Der Raspberry Pi hat sich im DIY-Bereich längst einen festen Platz erobert, doch die Hardware wird nicht nur für persönliche Projekte genutzt. Die Raspberry Pi Foundation hat Entwicklern mit dem Compute Module eine einfachere Möglichkeit geboten, die Plattform in ihre eigenen Produkte zu integrieren. Die ursprüngliche Version basierte jedoch auf dem ersten Raspberry Pi und ist inzwischen deutlich veraltet. Am vergangenen Wochenende hat Raspberry Pi das Compute Module 3 angekündigt, das zehnmal leistungsfähiger sein soll als das Vorgängermodell.

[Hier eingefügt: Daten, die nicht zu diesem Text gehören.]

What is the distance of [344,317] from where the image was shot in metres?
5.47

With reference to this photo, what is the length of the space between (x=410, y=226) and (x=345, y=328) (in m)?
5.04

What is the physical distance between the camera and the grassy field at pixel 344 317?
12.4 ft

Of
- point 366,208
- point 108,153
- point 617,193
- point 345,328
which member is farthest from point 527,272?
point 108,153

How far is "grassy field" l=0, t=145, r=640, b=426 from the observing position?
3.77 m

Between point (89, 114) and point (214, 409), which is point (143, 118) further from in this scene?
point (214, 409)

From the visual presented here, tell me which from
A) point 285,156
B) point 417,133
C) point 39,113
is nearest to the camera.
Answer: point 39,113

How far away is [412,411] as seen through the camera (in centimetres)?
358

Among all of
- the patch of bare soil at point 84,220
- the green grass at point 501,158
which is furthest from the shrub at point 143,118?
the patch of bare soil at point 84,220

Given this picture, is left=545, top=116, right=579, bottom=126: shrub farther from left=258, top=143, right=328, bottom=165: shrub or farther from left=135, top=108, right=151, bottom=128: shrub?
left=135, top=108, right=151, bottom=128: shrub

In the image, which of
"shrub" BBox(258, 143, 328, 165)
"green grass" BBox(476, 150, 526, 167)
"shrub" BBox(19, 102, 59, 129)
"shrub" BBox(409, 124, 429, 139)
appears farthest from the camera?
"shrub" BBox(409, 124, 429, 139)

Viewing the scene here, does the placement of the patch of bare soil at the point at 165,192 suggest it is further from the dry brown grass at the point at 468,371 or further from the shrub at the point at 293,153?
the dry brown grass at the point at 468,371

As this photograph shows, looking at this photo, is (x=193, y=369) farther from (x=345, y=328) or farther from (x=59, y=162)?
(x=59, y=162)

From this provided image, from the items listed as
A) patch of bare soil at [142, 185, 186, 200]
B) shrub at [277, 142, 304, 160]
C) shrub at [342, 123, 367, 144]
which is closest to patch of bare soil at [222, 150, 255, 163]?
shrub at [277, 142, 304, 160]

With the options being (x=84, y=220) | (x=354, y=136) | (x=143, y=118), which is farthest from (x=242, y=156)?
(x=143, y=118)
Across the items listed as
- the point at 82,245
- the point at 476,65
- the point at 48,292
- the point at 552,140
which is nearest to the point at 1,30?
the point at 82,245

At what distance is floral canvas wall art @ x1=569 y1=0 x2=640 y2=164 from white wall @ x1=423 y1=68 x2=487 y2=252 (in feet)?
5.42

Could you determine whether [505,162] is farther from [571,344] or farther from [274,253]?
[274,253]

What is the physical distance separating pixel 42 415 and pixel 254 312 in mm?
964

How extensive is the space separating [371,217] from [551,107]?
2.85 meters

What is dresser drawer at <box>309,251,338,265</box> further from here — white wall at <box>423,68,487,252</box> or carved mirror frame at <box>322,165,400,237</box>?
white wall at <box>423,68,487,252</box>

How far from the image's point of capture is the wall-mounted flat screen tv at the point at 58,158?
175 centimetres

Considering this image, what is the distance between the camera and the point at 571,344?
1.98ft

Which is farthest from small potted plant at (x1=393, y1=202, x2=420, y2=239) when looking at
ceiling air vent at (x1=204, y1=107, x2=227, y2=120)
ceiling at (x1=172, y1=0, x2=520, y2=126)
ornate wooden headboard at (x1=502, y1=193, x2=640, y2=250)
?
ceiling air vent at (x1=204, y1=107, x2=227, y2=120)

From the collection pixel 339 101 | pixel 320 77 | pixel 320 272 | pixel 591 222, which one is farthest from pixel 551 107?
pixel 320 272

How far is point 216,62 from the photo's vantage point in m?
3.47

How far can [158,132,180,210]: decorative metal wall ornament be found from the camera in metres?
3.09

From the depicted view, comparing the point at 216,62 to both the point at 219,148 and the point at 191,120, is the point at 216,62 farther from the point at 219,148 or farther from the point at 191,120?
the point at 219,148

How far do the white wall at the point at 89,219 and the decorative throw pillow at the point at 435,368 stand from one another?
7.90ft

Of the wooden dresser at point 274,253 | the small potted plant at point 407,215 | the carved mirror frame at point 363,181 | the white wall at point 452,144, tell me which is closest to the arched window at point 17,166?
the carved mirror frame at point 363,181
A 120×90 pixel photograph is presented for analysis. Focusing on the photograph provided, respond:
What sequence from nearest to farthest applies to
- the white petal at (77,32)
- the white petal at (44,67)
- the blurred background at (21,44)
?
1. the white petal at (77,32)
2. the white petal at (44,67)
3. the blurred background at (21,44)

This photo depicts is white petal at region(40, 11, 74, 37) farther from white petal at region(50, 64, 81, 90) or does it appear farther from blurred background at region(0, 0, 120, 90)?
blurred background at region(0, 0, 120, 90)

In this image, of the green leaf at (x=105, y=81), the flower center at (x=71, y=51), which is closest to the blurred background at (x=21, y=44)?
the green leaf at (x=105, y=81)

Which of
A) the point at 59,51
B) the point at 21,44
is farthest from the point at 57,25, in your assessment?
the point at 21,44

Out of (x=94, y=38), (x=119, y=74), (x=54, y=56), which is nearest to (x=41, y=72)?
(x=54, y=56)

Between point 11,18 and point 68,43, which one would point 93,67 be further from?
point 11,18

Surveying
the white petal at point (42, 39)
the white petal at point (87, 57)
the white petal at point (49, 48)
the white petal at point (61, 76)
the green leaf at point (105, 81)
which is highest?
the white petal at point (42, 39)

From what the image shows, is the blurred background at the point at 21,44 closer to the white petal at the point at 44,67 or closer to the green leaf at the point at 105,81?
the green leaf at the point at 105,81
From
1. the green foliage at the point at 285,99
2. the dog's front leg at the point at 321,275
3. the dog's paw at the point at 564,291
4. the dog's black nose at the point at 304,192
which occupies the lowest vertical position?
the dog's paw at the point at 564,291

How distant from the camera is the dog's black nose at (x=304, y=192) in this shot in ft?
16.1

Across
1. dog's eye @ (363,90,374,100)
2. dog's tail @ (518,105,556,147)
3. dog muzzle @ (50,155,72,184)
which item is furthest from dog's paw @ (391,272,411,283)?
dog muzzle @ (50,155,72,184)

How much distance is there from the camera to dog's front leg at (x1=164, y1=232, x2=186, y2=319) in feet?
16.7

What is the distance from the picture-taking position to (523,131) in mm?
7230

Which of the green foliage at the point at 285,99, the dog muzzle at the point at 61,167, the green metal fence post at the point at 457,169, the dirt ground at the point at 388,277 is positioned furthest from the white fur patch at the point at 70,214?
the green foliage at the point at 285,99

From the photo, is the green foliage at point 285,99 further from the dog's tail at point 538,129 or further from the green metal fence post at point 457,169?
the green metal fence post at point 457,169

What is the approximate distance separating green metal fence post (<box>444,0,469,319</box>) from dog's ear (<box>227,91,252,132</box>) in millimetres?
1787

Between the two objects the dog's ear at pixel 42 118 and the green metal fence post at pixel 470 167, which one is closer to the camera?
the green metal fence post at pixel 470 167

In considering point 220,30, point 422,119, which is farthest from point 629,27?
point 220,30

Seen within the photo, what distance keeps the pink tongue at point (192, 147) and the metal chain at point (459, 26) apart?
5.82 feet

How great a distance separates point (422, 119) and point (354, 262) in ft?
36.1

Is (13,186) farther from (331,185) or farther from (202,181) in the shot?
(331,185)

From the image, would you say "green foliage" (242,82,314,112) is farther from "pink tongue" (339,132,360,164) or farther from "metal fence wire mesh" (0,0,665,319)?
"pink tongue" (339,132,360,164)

Raspberry Pi bringt das Compute Module 3 auf den Markt
Compute Module 3

Niemand bestreitet, dass die Hardware des Raspberry Pi für manche Projekte begrenzt sein kann, aber es findet sich immer eine Rolle, in der dieser kleine Computer hervorragend funktioniert. Das Konzept der „Retro-Konsole“ ist nicht nur wegen unserer Nostalgie beliebt, sondern auch, weil es sehr einfach umzusetzen ist. Der Raspberry Pi Zero hat die Portabilität bestimmter Initiativen erheblich erweitert, und ich persönlich halte ihn für die beste Wahl, um zu experimentieren und Fehler zu machen (sofern man ihn bekommen kann). Allerdings gibt es noch eine andere Seite des Raspberry Pi: seine kommerzielle Umsetzung. Es sind nicht viele Produkte verfügbar, aber das Interesse einiger Hersteller wächst, wie im Fall von NEC, das eine neue Reihe von Displays vorgestellt hat, die mit dem Raspberry Pi kompatibel sind. Der Unterschied besteht darin, dass diese Produkte nicht den traditionellen Raspberry Pi verwenden, sondern das Compute Module, eine Version in einem Format, das Speichermodulen ähnelt.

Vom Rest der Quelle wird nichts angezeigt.